Forge from the configured source:

fluid forge data-model from-source \
  --source snowflake \
  --credential-id snowflake-prod \
  --database BIZ_LAB \
  --schema SEEDED \
  --tables CUSTOMER ORDER_LINE PRODUCT \
  --technique data-vault-2 \
  -o biz_lab.fluid.yaml \
  --emit-osi-sidecar

If running on cloud infrastructure with workload identity, opt in explicitly:

fluid forge data-model from-source \
  --source bigquery \
  --database analytics-prod \
  --schema sales_mart \
  --allow-metadata-service \
  -o sales_mart.fluid.yaml

Catalog credentials are separate from LLM provider credentials. --credential-id refers to the source credential created by fluid ai setup --source ....

Flow 7: Review, Diff, Learn

Review the logical sidecar before finalizing:

EDITOR=vim fluid forge data-model from-intent retail.intent.yaml \
  -o customer_orders.fluid.yaml \
  --review

Compare two forged sidecars:

fluid forge data-model diff old.model.json new.model.json

Teach memory from a human-edited version:

fluid forge data-model learn \
  --before customer_orders.fluid.yaml.model.json \
  --after customer_orders.reviewed.fluid.yaml.model.json

Use memory intentionally:

fluid forge --save-memory
fluid forge --no-memory
FLUID_COPILOT_SEMANTIC_MEMORY=1 \
  fluid forge data-model from-intent retail.intent.yaml -o customer_orders.fluid.yaml

Memory should store preferences and summaries, not raw data or credentials.

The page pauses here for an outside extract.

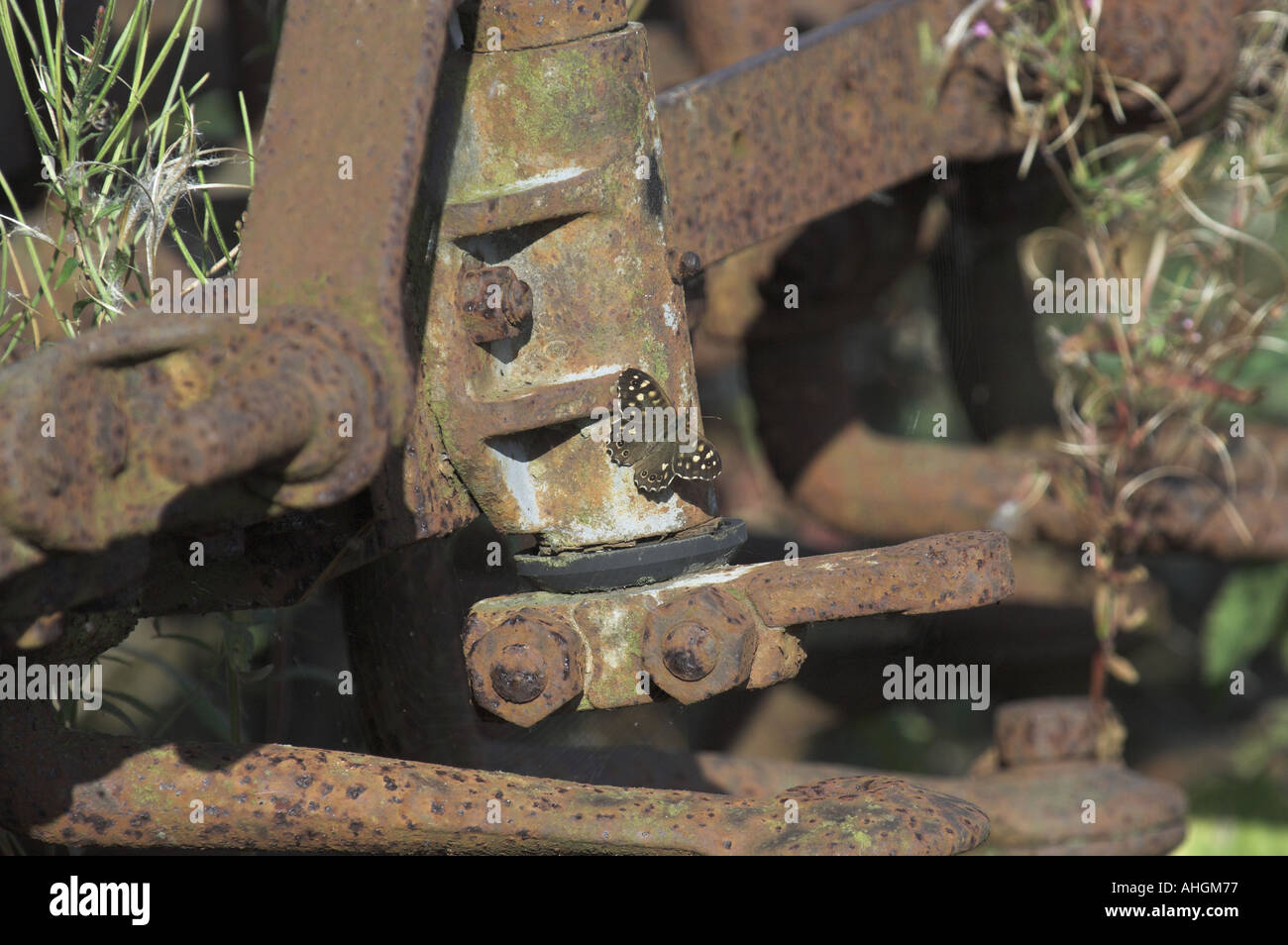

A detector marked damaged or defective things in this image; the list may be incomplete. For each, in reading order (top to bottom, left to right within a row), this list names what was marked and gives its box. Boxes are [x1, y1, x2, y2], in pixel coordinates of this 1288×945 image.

Flow 8: Add Scheduling Only When Needed

dbt generation and scheduling are separate:

fluid generate transformation customer_orders.fluid.yaml \
  -o ./dbt_customer_orders \
  --dbt-validate

If the contract includes or you choose a scheduler, generate it explicitly:

fluid generate schedule customer_orders.fluid.yaml \
  --scheduler airflow \
  -o ./dags \
  --overwrite

Use none during interviews when the team already has its own scheduler or only wants model/dbt artifacts.

What To Commit

Usually commit:

The intent file when it is part of the design record.
*.fluid.yaml.
*.model.json.
*.model.md.
*.semantics.osi.yaml when semantic sidecars are part of your review flow.
Generated dbt SQL when this repo owns transformation code.

Do not commit:

API keys, tokens, passwords, or private keys.
~/.fluid/ contents.
.fluid/store/ memory/cache data unless your team has explicitly decided to version a sanitized team memory file.
dbt logs, target/, or local profile secrets.

Troubleshooting

Symptom	What to do
`--require-llm` fails	Check provider env var, `fluid ai status`, model name, network, and quota.
Prompt asks about scheduling after you said no	Treat it as a UX bug and report the exact transcript; transformation and scheduler are separate decisions.
No `.model.md` written	Ensure `--no-emit-model-doc` was not passed. The default is to emit it.
dbt output is empty	This should fail. Re-run with `--dbt-validate` and inspect the model sidecar.
dbt source not found	Add source hints in intent or forge from a catalog source so `models/sources.yml` can be generated correctly.
You want CI without AI	Use deterministic checked-in artifacts: `validate`, `generate`, `plan`, `apply`. Do not require live LLM calls in production CI.